__Assigned task__:
Omit all pictures. Print the remaining lines exactly, from the start of the data through the line containing "family: Leporidae".
--- Data to use ---
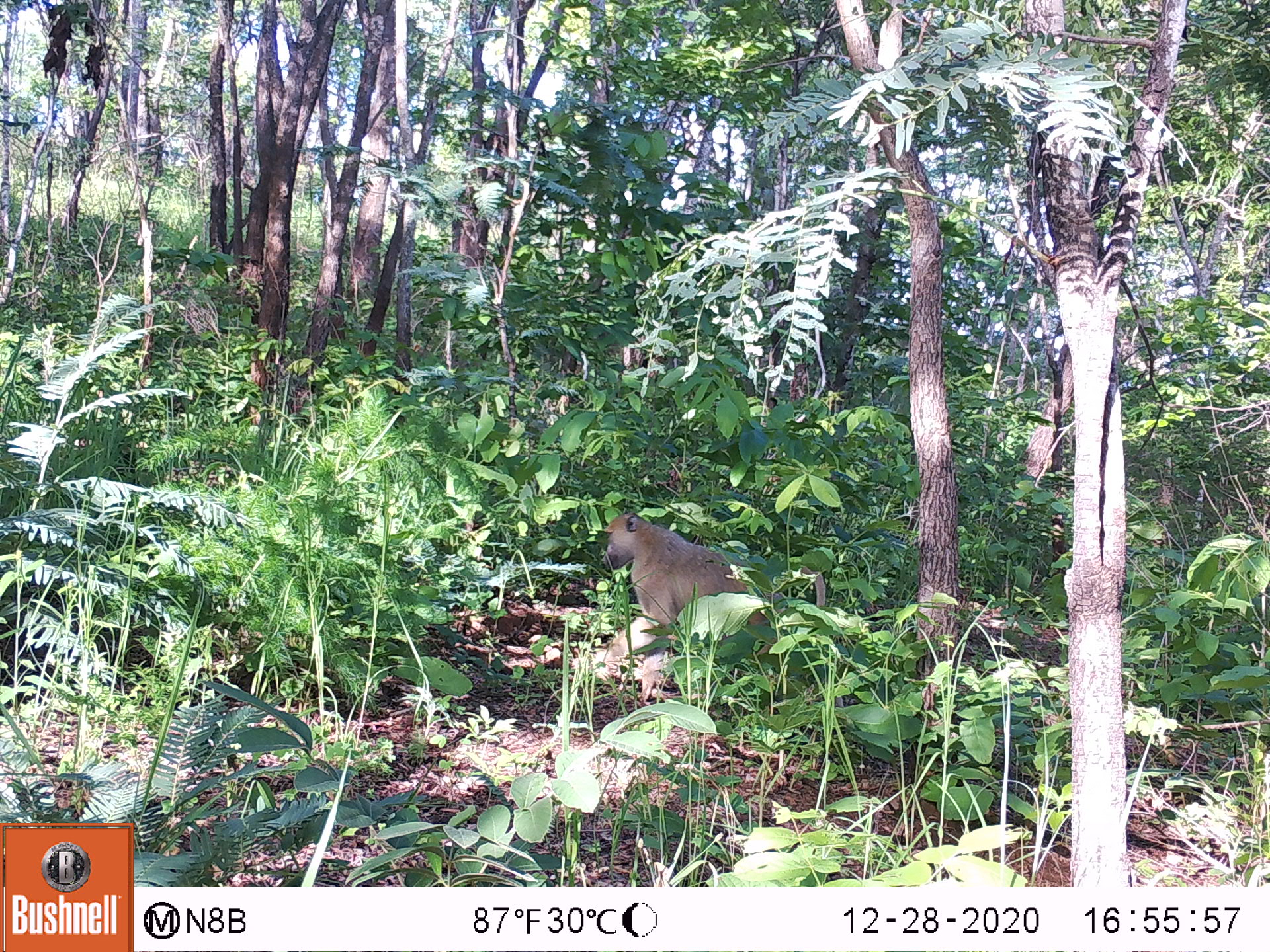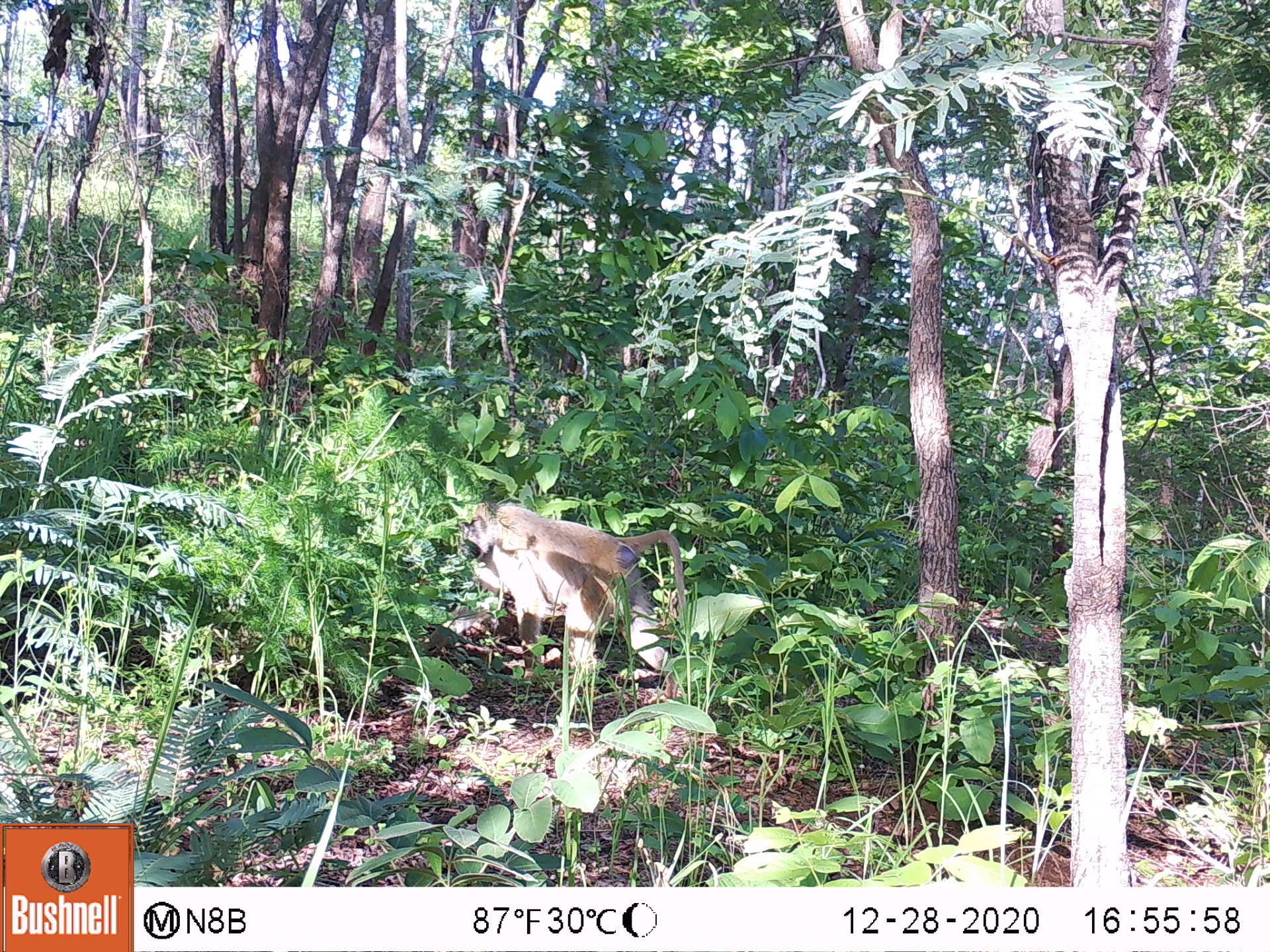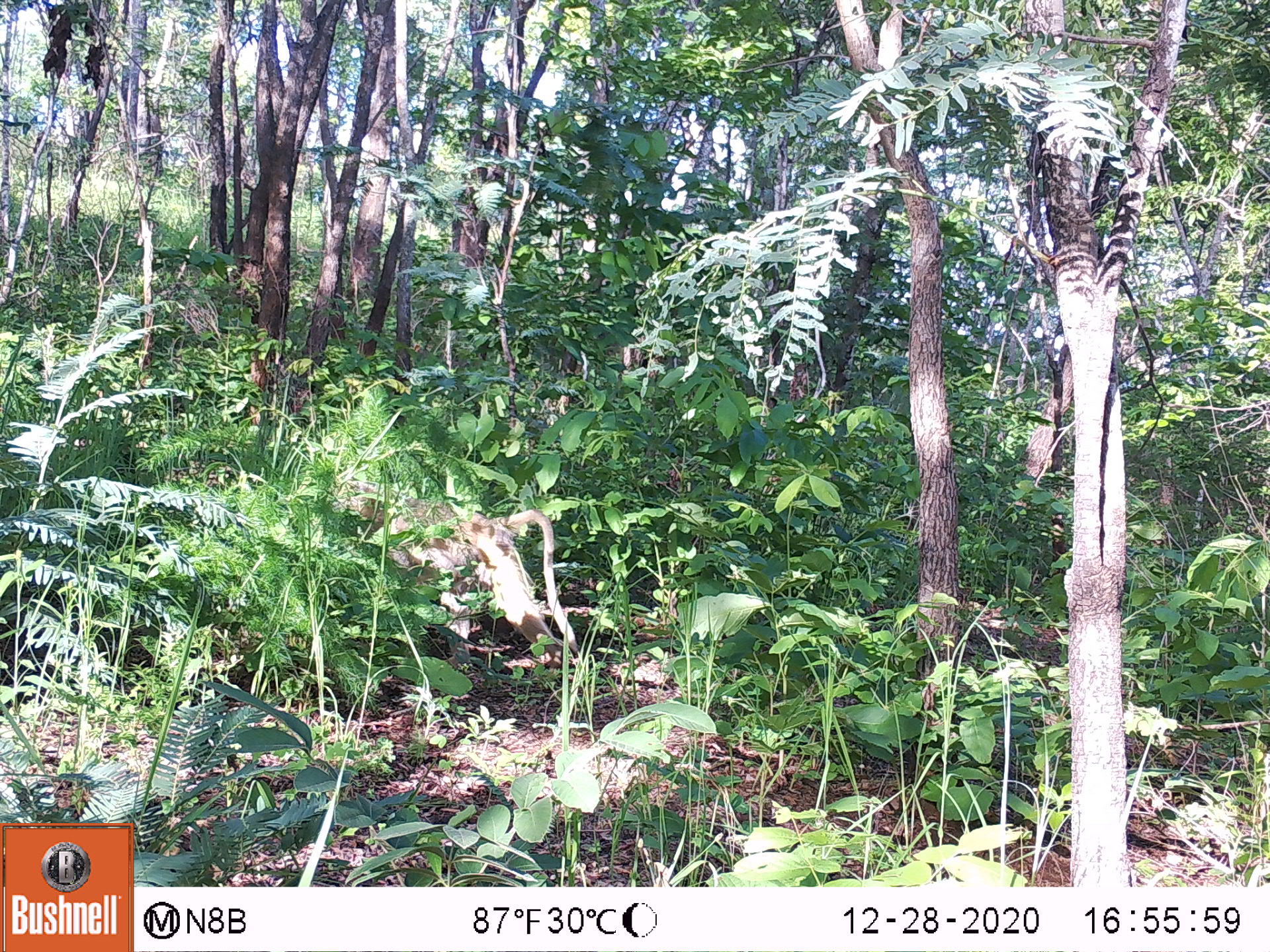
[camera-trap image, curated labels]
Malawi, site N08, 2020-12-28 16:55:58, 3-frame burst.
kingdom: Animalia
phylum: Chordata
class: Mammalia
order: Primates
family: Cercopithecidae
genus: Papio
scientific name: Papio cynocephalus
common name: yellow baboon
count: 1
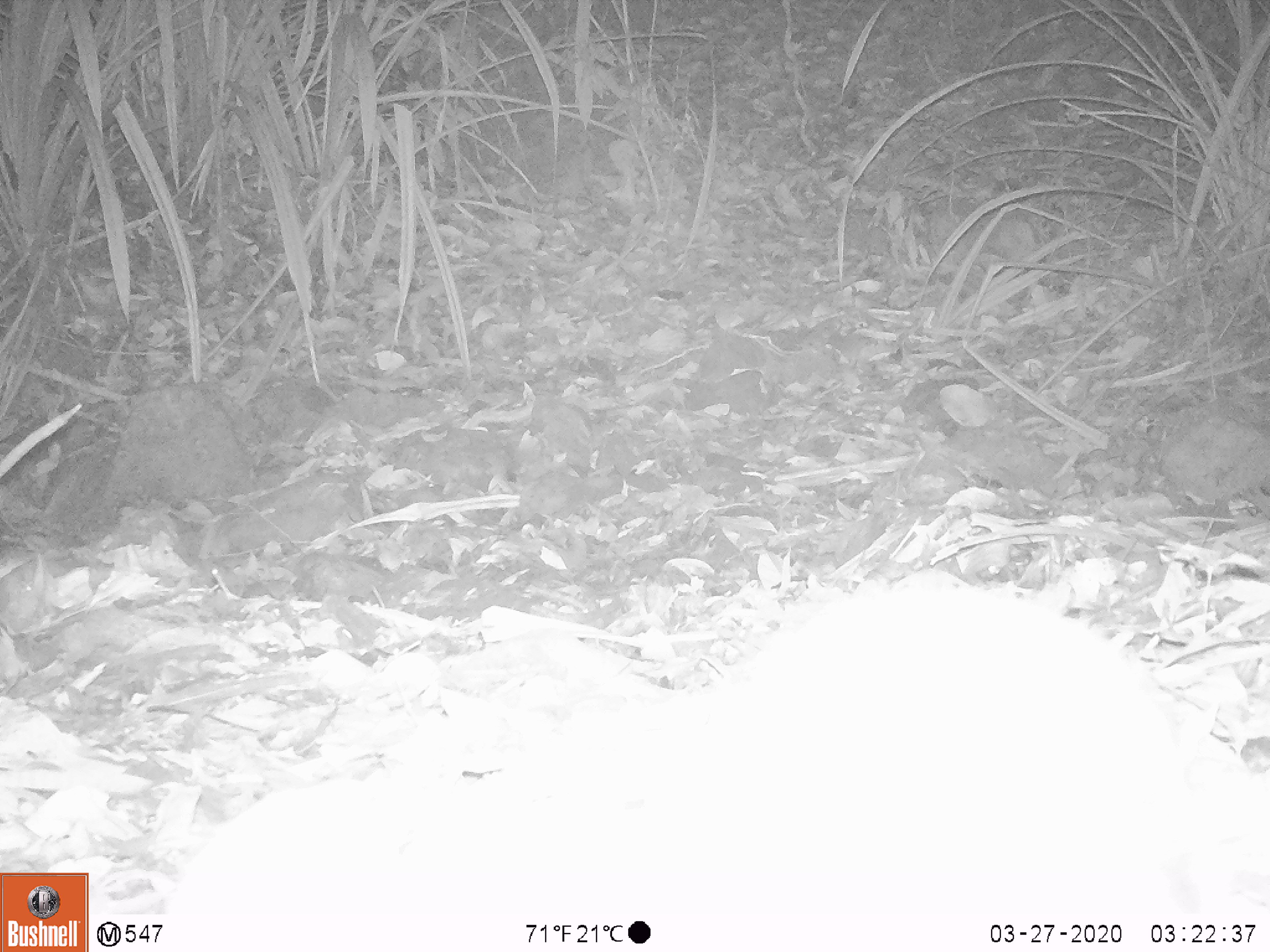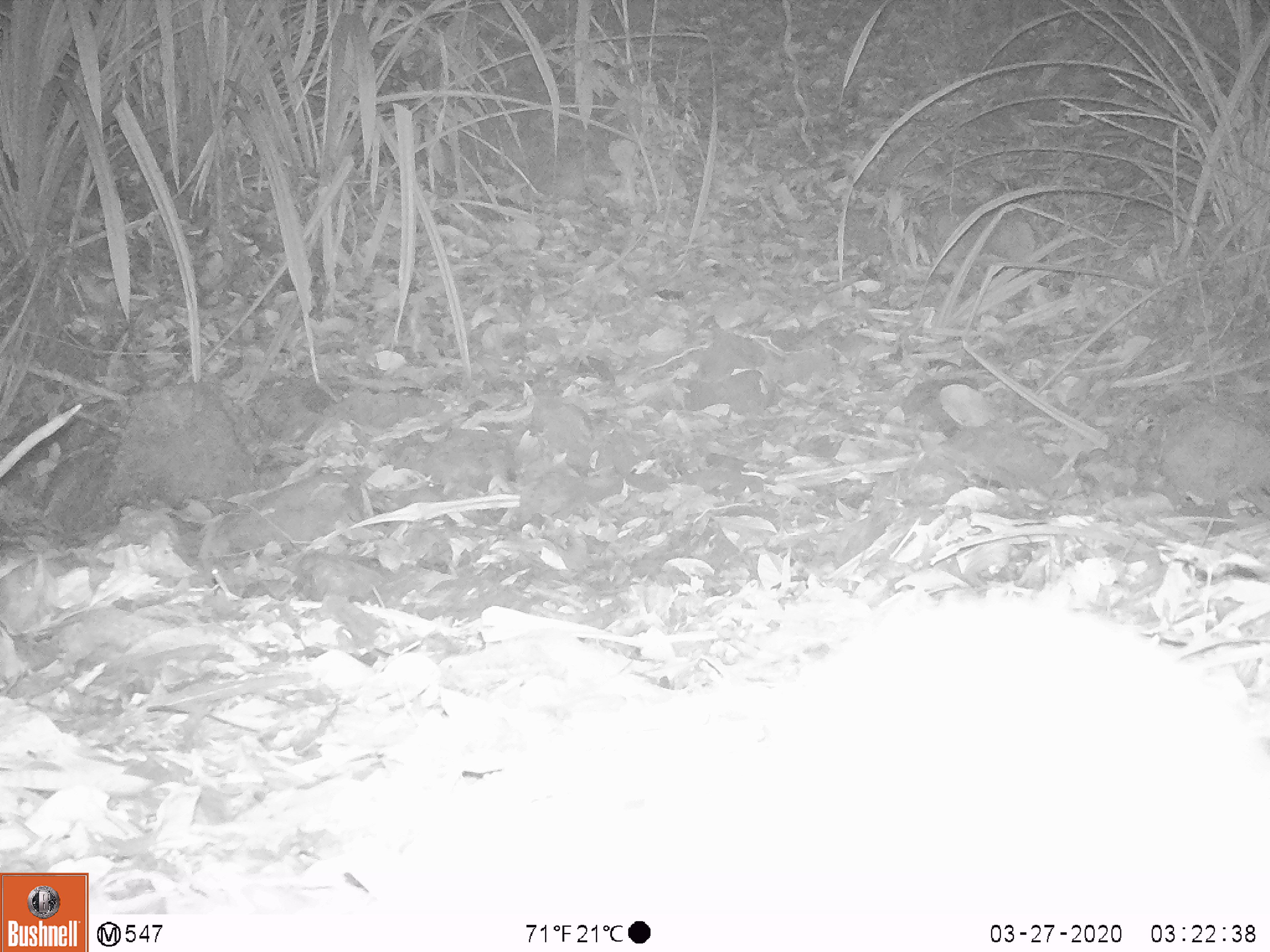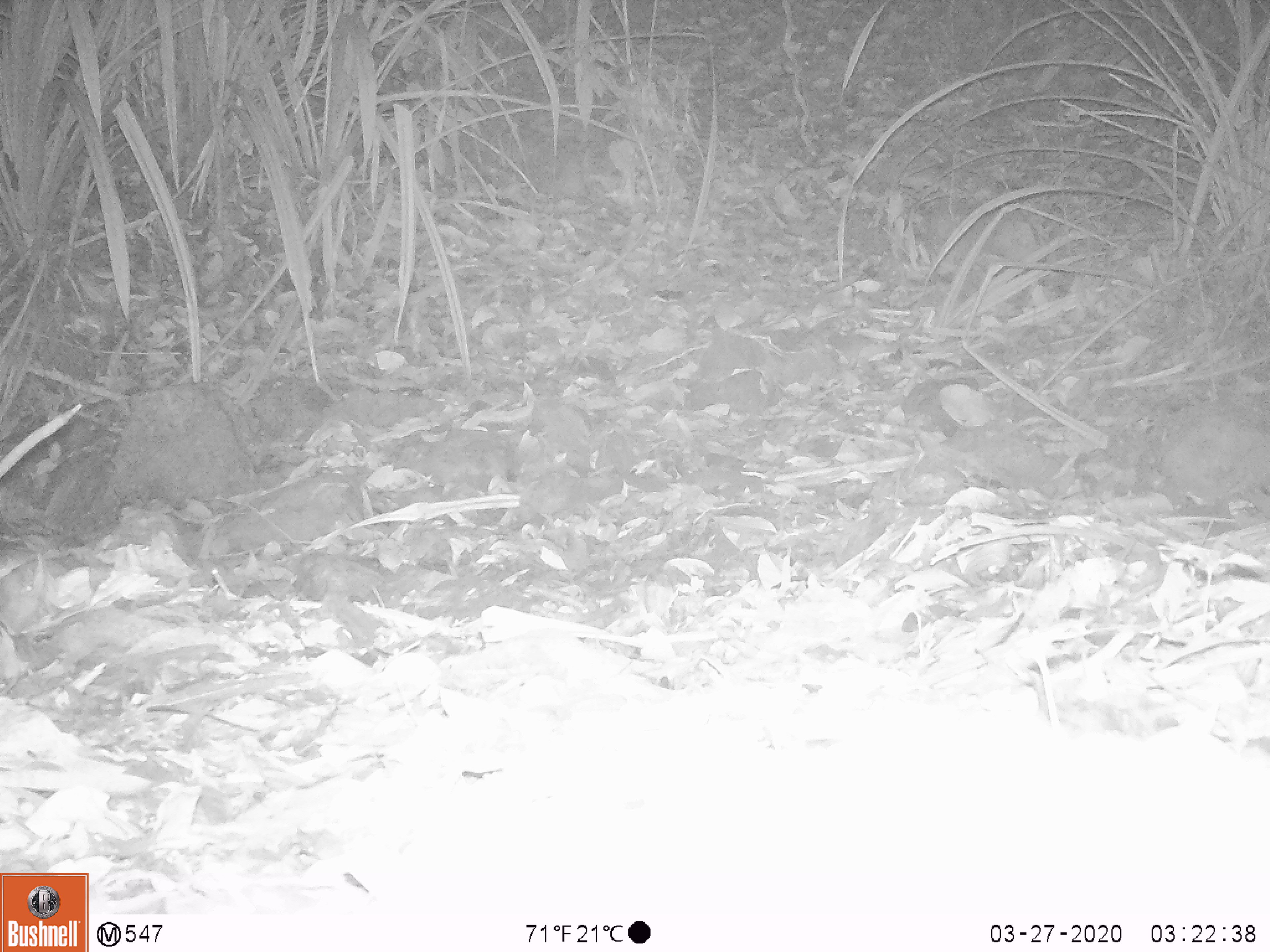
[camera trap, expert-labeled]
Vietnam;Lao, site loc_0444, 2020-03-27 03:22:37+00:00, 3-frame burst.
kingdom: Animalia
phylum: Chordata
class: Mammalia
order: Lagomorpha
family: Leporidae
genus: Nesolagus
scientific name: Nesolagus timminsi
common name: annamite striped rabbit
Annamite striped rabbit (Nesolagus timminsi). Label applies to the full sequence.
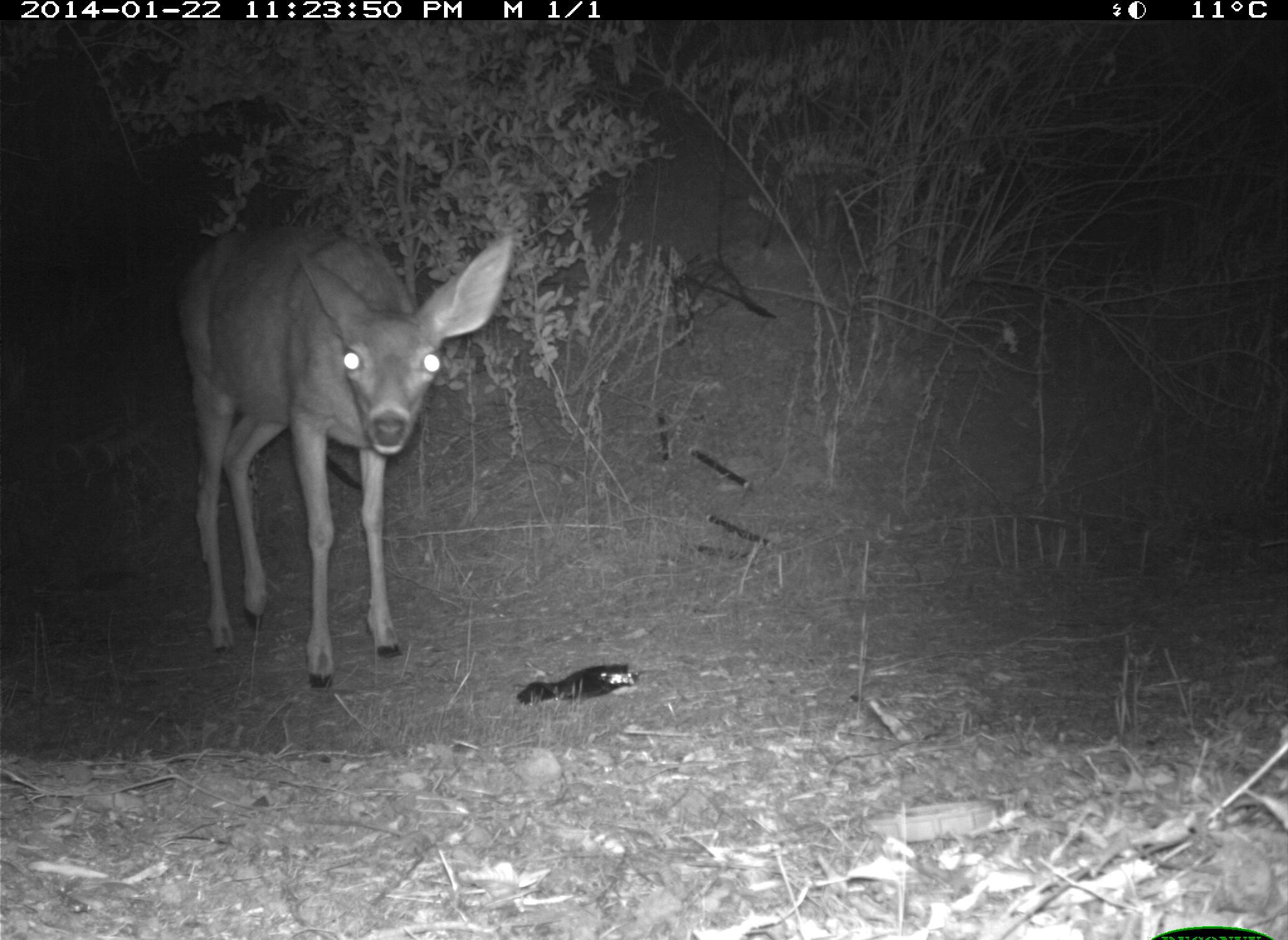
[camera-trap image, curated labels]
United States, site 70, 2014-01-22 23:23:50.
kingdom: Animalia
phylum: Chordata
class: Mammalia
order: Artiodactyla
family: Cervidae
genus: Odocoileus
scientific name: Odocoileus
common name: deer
---
__Solution to this problem__:
[camera-trap image, curated labels]
Malawi, site N08, 2020-12-28 16:55:58, 3-frame burst.
kingdom: Animalia
phylum: Chordata
class: Mammalia
order: Primates
family: Cercopithecidae
genus: Papio
scientific name: Papio cynocephalus
common name: yellow baboon
count: 1
[camera trap, expert-labeled]
Vietnam;Lao, site loc_0444, 2020-03-27 03:22:37+00:00, 3-frame burst.
kingdom: Animalia
phylum: Chordata
class: Mammalia
order: Lagomorpha
family: Leporidae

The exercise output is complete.